>> START INFORMATION GIVEN

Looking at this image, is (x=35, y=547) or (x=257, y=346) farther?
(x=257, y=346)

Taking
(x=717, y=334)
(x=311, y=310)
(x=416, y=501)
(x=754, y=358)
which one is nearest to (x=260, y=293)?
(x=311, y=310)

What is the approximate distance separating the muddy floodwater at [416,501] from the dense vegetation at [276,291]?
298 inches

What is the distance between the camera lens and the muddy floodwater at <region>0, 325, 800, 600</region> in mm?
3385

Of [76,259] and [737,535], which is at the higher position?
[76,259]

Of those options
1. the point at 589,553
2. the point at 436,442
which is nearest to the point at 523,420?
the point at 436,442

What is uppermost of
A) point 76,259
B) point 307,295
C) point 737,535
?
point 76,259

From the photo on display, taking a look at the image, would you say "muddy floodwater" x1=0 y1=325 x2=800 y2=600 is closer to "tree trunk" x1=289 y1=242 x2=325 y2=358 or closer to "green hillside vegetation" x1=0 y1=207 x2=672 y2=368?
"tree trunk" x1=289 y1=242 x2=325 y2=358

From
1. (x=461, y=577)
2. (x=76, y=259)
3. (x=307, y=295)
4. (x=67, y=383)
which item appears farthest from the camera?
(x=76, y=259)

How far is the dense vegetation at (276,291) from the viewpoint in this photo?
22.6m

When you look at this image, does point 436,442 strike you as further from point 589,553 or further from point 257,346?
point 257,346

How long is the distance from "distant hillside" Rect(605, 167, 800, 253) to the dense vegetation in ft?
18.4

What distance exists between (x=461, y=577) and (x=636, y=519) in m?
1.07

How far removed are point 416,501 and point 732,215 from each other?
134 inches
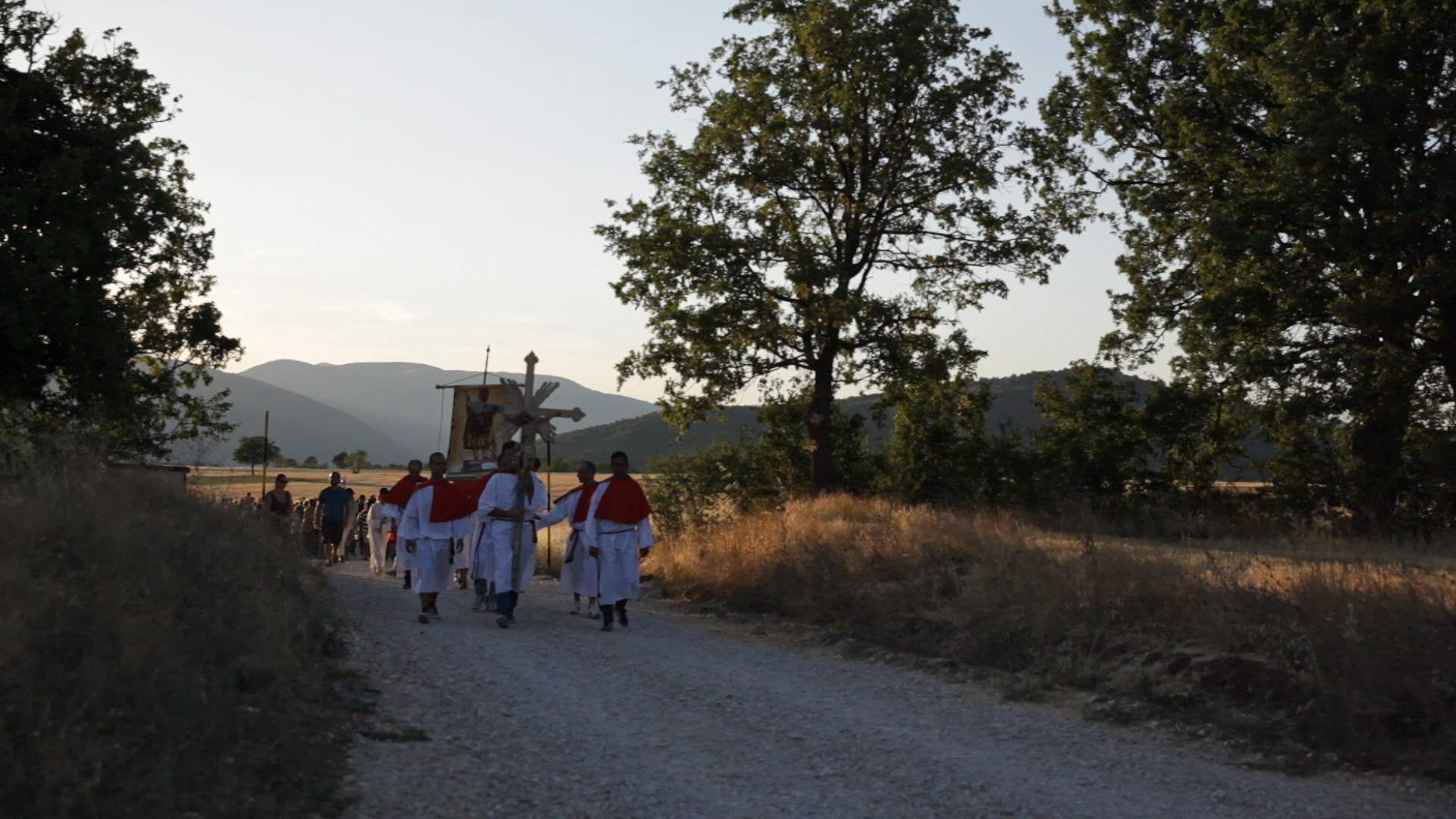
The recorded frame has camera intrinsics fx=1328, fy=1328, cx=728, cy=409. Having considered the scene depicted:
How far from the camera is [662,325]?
26625mm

>> END INFORMATION GIVEN

## WHAT IS REQUIRED
Rewrite the rows starting with the line containing "What distance exists" and going on through the last row, swapping "scene" for "view" and changing nothing else. Leave out the pictures.

## OUTPUT FOR THIS TASK
What distance exists between (x=461, y=577) and (x=636, y=519) in m?
1.07

How far removed are point 416,501 and point 732,215 from each other?
134 inches
The recorded frame has camera intrinsics fx=1328, fy=1328, cx=728, cy=409. Having considered the view depicted:
How far from the camera is [662,325]?
26625mm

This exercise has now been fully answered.